ТЕКСТ ДЛЯ ЧТЕНИЯ:
Стал говорить странные вещи. Когда я заговорил о его месте в русской поэзии, покачал головой: “Нет, Володя. Если бы я начал сначала, я хотел бы писать, как Самойлов, Межиров”. Меня это поразило еще и тем, что рядом поставлены два разных художника. Писать так, как они оба, — значило бы не писать никак» [363] Огнев В. Мой друг Борис Слуцкий // Амнистия таланту. М.: Слово, 2001. С. 342.
.
Девять лет еще продолжало биться сердце Слуцкого, он был жив, но не жил — не писал стихов.
Как же случилась эта беда, как все соединилось, сплелось в одной точке?
Происходило накопление.

РАБОЧЕЕ ЗАДАНИЕ: Перепечатайте текст о Борисе Слуцком целиком и дословно, сохранив каждую строку.

ИЗВЛЕЧЁННЫЙ МАТЕРИАЛ:

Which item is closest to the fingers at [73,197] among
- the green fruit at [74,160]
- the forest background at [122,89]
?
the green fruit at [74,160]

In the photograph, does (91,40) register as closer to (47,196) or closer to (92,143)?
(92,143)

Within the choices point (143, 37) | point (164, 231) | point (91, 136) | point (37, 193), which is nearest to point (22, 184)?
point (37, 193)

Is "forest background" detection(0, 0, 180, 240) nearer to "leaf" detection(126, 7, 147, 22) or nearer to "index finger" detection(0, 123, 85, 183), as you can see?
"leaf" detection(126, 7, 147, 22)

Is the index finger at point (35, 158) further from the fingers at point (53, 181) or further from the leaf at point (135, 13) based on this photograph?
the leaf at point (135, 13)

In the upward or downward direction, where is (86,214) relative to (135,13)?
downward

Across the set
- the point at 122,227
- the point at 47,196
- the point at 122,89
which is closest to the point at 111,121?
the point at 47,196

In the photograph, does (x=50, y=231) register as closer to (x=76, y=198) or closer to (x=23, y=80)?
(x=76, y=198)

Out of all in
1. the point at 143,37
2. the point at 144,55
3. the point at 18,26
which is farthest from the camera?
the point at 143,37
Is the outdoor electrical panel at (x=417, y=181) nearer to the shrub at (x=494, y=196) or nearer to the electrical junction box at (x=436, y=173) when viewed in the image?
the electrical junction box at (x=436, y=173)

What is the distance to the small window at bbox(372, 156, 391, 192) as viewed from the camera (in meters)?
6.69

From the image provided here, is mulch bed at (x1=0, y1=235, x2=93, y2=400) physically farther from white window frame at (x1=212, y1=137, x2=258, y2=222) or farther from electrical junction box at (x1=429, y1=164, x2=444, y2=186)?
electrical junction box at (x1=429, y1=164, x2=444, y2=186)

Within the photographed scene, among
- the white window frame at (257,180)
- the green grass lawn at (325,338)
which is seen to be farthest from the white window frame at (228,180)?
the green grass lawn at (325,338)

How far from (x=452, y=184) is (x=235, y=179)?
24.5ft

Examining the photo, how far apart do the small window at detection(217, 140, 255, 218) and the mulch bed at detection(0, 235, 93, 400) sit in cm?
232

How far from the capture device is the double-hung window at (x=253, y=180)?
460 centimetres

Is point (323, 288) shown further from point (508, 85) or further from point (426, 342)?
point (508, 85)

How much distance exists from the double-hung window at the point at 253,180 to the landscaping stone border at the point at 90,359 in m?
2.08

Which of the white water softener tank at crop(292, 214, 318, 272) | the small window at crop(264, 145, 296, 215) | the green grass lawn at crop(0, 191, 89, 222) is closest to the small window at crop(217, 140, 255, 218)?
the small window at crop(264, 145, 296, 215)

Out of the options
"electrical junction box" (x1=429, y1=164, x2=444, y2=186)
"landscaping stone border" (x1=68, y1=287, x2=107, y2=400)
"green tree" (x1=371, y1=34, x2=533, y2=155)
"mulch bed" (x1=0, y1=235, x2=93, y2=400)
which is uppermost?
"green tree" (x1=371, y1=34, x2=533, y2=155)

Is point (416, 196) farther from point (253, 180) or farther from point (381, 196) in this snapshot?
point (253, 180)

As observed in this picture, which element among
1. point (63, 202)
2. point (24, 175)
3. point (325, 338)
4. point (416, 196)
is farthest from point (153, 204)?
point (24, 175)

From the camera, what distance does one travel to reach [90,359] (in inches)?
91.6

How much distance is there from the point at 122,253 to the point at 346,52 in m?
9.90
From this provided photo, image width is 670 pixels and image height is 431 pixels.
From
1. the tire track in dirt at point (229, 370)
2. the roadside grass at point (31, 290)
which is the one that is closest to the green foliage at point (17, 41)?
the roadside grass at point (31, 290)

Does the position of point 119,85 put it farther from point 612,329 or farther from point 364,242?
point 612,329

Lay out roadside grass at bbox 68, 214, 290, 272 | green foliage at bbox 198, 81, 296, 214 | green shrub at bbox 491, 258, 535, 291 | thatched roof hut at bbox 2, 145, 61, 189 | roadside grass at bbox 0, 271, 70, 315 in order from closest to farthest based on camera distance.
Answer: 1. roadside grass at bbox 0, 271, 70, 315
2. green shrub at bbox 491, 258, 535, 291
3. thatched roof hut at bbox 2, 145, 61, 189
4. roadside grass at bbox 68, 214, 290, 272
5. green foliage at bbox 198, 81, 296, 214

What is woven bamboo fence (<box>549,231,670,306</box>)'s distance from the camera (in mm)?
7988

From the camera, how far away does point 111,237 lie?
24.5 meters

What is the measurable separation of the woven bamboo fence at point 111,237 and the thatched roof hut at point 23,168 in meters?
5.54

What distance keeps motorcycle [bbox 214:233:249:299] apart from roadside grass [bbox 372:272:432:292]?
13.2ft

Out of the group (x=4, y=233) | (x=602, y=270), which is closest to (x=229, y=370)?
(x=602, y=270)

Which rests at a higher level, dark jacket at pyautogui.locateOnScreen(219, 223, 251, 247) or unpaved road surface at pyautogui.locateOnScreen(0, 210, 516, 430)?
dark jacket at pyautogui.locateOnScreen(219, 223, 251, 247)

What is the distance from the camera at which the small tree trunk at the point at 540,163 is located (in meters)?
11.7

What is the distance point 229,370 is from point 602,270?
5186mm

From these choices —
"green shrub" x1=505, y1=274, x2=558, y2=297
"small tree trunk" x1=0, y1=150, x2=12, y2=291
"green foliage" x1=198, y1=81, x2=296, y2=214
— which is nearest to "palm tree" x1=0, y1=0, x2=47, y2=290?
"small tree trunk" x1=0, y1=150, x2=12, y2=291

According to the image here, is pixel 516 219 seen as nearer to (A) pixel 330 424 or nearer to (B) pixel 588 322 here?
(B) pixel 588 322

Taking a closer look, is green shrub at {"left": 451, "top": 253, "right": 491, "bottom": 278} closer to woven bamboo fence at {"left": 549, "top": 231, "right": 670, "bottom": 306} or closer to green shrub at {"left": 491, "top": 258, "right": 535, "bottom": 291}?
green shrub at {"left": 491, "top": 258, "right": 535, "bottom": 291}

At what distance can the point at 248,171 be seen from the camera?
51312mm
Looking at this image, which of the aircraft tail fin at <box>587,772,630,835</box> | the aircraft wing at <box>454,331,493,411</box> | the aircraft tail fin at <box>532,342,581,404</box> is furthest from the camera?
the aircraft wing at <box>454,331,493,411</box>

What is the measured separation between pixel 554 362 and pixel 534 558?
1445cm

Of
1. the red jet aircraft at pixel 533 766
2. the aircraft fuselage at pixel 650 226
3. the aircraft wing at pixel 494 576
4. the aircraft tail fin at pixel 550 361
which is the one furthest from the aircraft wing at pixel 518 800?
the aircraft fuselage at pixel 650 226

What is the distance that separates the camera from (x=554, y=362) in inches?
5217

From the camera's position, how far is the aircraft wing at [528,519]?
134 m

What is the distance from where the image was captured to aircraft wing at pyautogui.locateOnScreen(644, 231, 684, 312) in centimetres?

ОЖИДАЕМЫЙ ОТВЕТ:
Стал говорить странные вещи. Когда я заговорил о его месте в русской поэзии, покачал головой: “Нет, Володя. Если бы я начал сначала, я хотел бы писать, как Самойлов, Межиров”. Меня это поразило еще и тем, что рядом поставлены два разных художника. Писать так, как они оба, — значило бы не писать никак» [363] Огнев В. Мой друг Борис Слуцкий // Амнистия таланту. М.: Слово, 2001. С. 342.
.
Девять лет еще продолжало биться сердце Слуцкого, он был жив, но не жил — не писал стихов.
Как же случилась эта беда, как все соединилось, сплелось в одной точке?
Происходило накопление.